Gościem red. Marcina Bąka na antenie Telewizji Republika był prof. Jan Żaryn, historyk, senator PiS. – Prezydent Niemiec mógł użyć innych słów a tego nie zrobił, to znaczy nie padło słowo naziści. Nie zostało ono użyte w żadnym akapicie, prezydent mówił „mój naród- Niemcy” i to oznacza, że nasza polityka historyczna, którą wykonaliśmy w latach 2015 -2019 została nie tylko zauważona, ale uznana za punkt wyjścia- mówił Żaryn.
– Na pewno byłoby lepiej gdyby Trump z nami był, tym bardziej że pamiętamy jego pierwszą wizytę i bylibyśmy ochotni do zaprezentowania swojego pozytywnego stosunku do prezydenta USA. To wzajemna potrzeba, która byłoby wskazane, aby została skonsumowana. Wszystko jednak wskazuje na to, że będzie niedługo okazja. Sam prezydent powiedział, że zamierza do nas przybyć, być może szybciej niż się spodziewamy. Wczorajsza uroczystość i dzisiejsze rozmowy miały olbrzymie znaczenie i wskazały stronie polskiej ile wypracowaliśmy już rzeczy niekwestionowalnych, a co jest jeszcze przed nami.
– Najważniejsza kwestia to bardzo dobre przemówienie prezydenta Niemiec. Patrzenie na stosunki polsko- niemieckie nie tylko poprzez obciążenie II wojną światową, ale też lata i sytuacje wzajemnego zapotrzebowania na siebie, tak jak Chrobry potrzebował Ottona III tak on Chrobrego.

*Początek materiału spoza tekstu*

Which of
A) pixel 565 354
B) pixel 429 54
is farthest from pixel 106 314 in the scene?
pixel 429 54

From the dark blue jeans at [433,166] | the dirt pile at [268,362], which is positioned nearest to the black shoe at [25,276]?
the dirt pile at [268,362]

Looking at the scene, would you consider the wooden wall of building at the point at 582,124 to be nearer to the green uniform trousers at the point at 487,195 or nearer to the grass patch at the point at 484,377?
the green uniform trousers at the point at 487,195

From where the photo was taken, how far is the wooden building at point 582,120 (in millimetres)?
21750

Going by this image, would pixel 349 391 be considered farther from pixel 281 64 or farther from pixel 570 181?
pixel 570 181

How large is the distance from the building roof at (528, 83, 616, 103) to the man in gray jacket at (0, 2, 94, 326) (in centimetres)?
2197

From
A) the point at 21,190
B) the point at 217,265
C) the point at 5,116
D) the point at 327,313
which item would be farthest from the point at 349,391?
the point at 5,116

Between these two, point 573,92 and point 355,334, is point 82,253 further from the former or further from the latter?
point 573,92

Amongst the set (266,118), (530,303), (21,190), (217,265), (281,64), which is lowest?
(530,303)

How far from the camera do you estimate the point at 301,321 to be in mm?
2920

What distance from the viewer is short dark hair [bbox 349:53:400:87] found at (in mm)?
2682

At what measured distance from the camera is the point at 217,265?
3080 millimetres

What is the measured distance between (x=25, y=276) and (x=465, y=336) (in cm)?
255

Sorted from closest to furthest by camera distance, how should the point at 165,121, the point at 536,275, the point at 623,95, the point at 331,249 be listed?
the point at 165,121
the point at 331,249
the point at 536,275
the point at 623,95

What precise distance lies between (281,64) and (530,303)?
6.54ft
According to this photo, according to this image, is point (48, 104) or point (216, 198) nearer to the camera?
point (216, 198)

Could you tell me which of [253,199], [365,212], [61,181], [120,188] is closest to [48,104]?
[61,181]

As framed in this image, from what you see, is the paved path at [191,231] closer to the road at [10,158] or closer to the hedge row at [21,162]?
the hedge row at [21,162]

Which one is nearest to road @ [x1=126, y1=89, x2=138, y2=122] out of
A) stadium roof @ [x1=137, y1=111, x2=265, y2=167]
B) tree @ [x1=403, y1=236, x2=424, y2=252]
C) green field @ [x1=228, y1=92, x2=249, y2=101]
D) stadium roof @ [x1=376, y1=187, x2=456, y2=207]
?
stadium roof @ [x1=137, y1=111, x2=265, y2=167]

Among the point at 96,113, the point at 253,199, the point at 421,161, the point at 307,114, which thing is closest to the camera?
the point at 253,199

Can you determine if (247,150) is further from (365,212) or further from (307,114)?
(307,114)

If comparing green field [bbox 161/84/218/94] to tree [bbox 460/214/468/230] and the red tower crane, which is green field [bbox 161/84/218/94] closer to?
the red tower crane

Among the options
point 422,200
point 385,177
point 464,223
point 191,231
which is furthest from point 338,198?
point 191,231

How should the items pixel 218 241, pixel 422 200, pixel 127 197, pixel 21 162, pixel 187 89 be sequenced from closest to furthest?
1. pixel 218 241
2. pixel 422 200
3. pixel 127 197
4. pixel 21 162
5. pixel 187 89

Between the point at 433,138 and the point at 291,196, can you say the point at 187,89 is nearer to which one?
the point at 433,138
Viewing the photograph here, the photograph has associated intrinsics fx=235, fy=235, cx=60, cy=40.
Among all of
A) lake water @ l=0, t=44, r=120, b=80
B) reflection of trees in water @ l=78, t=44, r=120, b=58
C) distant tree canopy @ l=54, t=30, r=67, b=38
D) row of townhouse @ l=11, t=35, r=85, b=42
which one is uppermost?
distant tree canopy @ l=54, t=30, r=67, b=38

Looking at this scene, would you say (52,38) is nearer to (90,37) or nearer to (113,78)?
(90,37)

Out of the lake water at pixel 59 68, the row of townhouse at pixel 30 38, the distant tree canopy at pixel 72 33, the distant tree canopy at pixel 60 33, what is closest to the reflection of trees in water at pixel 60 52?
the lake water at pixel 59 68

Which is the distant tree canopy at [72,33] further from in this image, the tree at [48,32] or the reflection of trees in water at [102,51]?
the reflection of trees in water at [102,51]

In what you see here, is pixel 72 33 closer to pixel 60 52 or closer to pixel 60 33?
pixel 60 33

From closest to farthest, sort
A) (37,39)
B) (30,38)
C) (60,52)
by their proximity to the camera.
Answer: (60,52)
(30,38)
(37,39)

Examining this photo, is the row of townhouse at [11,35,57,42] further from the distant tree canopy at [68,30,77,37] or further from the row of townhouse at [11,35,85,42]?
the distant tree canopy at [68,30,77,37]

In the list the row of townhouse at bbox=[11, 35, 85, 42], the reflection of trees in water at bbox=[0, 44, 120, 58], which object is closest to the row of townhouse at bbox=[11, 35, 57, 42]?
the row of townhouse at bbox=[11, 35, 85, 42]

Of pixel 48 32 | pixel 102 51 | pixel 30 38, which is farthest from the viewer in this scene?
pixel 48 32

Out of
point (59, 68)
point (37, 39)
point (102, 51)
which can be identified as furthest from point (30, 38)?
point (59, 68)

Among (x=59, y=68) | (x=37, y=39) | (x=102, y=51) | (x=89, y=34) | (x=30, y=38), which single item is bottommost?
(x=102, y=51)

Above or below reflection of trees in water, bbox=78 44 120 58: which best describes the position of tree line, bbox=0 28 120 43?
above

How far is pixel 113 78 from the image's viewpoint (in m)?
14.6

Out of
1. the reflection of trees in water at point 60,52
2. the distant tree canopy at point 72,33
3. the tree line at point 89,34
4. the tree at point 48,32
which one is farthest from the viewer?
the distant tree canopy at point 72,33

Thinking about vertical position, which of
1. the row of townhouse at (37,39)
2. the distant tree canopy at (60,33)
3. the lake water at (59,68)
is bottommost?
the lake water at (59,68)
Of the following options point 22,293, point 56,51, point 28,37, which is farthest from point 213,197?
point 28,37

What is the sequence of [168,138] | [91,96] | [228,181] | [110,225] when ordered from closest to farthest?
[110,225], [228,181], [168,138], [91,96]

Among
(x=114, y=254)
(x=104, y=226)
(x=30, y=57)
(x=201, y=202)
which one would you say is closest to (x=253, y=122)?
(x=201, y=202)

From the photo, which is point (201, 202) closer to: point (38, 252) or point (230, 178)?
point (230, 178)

W swoim przemówieniu odwoływał się do symboli czy osób, które dla nas są autorytetem i nam jest to potrzebne. Najistotniejsze były również fragmenty, gdzie prezydent Niemiec mógł użyć innych słów a tego nie zrobił, to znaczy nie padło słowo naziści. Nie zostało ono użyte w żadnym akapicie, prezydent mówił „mój naród- Niemcy” i to oznacza, że nasza polityka historyczna, którą wykonaliśmy w latach 2015 -19 została nie tylko zauważona, ale uznana za punkt wyjścia – powiedział profesor.
– „Ludobójstwo” to słowo, którego zabrakło w przemówieniu. To oznacza, że prezydent nie wyciągnął wniosków z tego, dlaczego znalazł się rano w Wieluniu, dlaczego tam chcieliśmy żeby nastąpił zwrot w rozumieniu charakteru II Wojny Światowej, bo żaden z Polaków 1 września nie mógł sobie wyobrazić, że taki będzie charakter tego zbrodniczego scenariusza przygotowanego przez Niemców – dodał.
– To bardzo ważna strona dialogu, który nastąpił między przemówieniem prezydenta Niemiec i prezydenta Polski, gdzie widać było, że te dwa przemówienia są ze sobą w iluś procentach zbieżne i są dialogiem stron, które są życzliwe wobec siebie, ale rozmawiają każdy z punktu widzenia własnych interesów.
Duda i Morawiecki dali wyraźne sygnały, że pojęcie zadośćuczynienia to także kwestia reparacji, a dialog z Niemcami jest potrzebny obydwu stronom, dlatego że nie może istnieć zjawisko bezkarności w relacjach wewnątrzeuropejskich i nie może podniesiona ręka bezkarnie upadać i bezkarnie zamieniać swoją decyzję w czyn zbrodniczy- powiedział Żaryn.